Goal →
Identify each line in the items below that contains the string "tail", and copy every such line in full.

Records for the task →
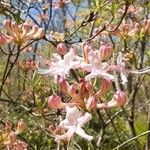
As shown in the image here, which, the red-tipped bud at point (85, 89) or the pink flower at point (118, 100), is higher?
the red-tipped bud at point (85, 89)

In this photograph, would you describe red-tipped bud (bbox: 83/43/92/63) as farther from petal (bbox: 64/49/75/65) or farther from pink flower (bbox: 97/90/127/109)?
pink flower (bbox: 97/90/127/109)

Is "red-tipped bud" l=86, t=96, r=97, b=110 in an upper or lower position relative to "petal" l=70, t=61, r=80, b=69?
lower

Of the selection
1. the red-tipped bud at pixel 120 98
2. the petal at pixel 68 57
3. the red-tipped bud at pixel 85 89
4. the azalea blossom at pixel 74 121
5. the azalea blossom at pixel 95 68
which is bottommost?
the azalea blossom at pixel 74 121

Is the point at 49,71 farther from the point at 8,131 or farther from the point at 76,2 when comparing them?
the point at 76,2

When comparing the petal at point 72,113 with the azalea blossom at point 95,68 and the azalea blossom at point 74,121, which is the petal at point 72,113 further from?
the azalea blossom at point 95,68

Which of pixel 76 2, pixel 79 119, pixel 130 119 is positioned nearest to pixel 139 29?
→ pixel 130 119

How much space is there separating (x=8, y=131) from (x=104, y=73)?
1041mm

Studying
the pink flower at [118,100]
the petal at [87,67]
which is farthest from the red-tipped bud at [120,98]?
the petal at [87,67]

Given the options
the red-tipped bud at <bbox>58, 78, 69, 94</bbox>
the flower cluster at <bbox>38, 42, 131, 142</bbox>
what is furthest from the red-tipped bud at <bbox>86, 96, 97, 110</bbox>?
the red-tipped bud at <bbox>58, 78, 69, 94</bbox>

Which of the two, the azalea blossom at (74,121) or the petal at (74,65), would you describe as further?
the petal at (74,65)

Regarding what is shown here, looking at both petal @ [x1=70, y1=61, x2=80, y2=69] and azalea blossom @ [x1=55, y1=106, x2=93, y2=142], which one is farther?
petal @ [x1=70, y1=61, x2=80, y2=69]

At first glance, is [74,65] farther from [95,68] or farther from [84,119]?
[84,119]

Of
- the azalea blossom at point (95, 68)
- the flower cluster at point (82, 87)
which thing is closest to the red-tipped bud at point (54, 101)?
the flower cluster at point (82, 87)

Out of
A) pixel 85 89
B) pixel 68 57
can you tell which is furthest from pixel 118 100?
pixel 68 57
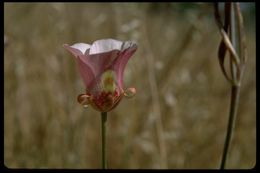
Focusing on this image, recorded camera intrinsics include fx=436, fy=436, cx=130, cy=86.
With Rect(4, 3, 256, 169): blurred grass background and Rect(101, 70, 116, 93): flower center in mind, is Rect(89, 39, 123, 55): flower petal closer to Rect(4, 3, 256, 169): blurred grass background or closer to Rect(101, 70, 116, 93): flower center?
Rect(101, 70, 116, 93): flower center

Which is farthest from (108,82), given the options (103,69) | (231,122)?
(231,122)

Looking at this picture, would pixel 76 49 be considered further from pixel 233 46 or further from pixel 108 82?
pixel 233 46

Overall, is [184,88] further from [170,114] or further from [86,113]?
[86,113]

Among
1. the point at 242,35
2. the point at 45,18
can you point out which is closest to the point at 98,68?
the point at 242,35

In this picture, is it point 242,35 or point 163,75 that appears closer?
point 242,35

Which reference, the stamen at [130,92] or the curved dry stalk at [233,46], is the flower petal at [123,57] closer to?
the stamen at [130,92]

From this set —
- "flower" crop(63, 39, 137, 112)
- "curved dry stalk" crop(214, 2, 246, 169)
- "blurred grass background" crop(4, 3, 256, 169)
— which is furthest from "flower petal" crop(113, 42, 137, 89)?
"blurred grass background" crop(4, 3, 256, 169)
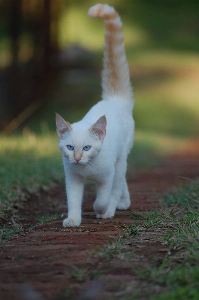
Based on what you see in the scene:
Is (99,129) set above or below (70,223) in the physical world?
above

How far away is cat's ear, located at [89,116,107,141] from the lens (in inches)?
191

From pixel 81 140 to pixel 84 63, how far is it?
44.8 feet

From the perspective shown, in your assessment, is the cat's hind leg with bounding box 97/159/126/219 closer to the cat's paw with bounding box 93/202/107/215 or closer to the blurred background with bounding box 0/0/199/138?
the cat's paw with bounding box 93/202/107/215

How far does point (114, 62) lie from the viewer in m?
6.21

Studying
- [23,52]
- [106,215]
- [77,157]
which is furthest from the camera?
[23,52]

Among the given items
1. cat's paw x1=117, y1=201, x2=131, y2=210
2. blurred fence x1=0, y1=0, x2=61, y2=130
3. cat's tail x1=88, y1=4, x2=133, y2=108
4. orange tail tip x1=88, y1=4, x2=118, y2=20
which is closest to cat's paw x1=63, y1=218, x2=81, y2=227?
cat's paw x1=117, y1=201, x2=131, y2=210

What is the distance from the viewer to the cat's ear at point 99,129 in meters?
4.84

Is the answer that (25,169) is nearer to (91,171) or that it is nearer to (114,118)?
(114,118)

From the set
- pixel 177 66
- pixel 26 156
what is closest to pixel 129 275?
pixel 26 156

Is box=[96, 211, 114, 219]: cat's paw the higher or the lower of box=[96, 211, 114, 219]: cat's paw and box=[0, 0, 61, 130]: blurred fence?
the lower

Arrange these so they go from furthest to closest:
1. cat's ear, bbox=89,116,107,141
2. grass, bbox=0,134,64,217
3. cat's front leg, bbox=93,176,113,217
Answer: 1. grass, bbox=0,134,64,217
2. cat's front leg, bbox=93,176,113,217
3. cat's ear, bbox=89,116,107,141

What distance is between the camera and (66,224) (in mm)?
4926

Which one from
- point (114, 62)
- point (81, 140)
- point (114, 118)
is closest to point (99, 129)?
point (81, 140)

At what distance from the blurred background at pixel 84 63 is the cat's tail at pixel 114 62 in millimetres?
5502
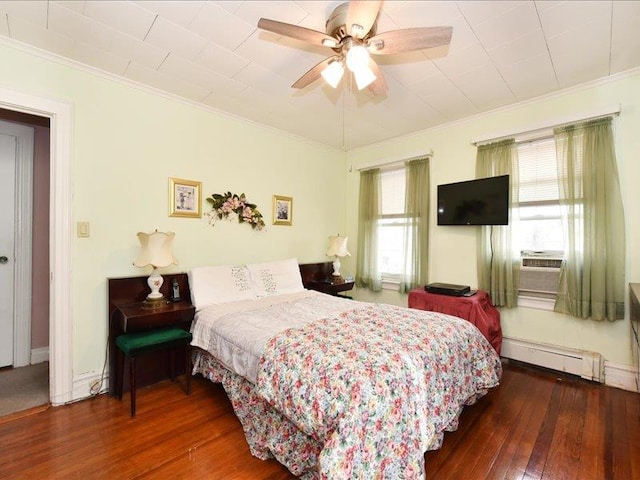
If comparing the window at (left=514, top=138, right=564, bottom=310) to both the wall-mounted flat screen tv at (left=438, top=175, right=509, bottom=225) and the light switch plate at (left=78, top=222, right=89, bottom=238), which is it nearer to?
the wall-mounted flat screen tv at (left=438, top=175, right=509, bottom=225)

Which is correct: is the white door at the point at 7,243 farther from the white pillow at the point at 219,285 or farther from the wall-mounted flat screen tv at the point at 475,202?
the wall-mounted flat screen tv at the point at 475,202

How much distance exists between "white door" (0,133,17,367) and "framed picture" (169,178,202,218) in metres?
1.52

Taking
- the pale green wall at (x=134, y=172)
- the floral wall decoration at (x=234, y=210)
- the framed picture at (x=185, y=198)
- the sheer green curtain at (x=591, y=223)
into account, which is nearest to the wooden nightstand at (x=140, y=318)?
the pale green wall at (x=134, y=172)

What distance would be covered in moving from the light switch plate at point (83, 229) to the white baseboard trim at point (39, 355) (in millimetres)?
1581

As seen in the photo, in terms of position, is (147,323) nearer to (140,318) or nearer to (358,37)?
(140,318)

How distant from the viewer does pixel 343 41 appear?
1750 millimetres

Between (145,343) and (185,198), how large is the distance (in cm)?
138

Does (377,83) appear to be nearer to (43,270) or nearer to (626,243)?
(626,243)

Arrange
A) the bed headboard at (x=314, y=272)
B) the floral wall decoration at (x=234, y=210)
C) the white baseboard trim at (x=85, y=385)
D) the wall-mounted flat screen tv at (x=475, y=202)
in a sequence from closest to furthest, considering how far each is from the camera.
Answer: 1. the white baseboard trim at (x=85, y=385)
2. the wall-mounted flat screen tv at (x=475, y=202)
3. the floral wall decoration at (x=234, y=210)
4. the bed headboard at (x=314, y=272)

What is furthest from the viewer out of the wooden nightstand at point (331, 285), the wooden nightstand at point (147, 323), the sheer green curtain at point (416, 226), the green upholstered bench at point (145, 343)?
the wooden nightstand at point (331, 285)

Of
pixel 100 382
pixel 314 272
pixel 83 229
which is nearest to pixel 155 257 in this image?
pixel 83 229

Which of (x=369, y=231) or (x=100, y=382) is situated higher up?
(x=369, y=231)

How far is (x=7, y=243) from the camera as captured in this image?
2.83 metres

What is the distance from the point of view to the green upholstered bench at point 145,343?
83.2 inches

* * *

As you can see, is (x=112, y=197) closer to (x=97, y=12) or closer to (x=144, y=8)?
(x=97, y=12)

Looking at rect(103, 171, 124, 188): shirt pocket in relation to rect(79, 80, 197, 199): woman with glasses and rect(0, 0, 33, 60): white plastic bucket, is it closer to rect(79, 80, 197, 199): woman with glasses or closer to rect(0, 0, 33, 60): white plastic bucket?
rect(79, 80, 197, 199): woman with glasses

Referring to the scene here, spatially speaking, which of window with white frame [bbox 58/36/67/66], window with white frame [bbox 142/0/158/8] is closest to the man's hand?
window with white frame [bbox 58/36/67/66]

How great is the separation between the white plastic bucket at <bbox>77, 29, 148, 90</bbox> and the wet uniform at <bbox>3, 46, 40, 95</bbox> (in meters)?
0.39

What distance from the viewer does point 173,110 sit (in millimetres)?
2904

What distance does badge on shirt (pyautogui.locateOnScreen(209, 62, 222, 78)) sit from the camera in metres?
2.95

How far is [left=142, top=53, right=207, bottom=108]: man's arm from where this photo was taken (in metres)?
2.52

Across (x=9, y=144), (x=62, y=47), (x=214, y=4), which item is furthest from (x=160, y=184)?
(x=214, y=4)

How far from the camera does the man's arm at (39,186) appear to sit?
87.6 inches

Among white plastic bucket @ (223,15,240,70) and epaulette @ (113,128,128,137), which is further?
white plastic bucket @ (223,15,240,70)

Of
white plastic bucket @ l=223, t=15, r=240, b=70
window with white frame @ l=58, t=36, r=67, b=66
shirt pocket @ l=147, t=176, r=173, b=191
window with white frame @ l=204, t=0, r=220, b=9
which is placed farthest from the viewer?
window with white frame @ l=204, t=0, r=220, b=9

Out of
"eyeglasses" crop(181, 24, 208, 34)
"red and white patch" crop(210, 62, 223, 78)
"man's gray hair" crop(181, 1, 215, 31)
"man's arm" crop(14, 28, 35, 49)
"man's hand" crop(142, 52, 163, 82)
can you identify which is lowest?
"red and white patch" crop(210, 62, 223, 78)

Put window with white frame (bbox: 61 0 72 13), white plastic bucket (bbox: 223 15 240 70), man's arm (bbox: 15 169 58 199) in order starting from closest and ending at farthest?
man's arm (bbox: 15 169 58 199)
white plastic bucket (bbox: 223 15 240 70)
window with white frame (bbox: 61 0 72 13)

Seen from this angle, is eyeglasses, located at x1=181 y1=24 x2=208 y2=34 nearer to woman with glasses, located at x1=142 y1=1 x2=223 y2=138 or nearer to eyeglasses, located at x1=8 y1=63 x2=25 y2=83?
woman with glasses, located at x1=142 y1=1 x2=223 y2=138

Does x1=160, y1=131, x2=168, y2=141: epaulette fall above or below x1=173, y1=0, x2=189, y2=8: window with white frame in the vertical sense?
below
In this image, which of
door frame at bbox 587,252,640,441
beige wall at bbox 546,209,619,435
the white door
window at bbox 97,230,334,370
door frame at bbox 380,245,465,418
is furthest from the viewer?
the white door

==

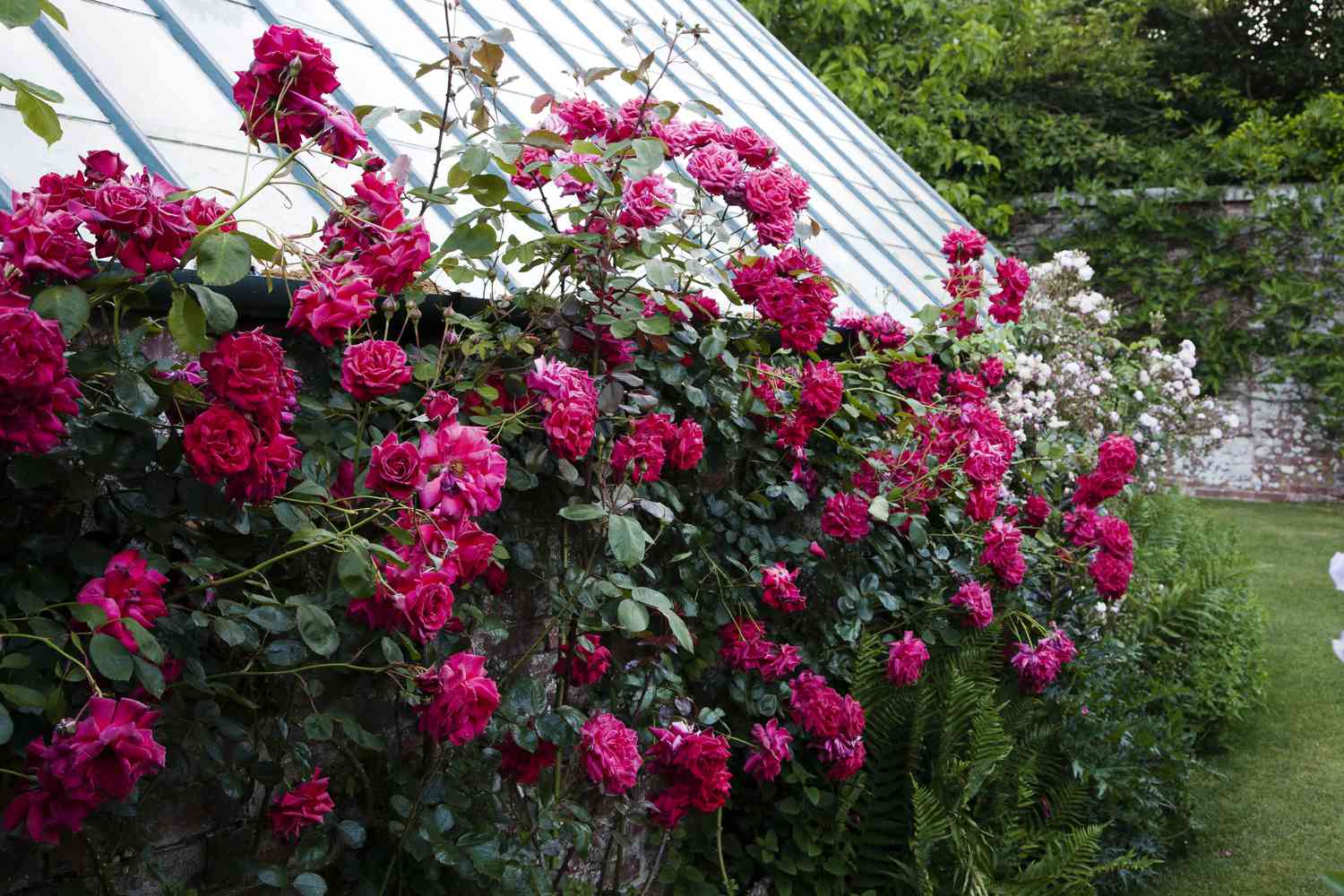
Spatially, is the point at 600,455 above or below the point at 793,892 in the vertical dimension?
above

Final answer →
3. cat's tail x1=88, y1=4, x2=133, y2=108
4. orange tail tip x1=88, y1=4, x2=118, y2=20
At what distance from the blurred background at pixel 84 63 is the cat's tail at pixel 114 62 in millimetres?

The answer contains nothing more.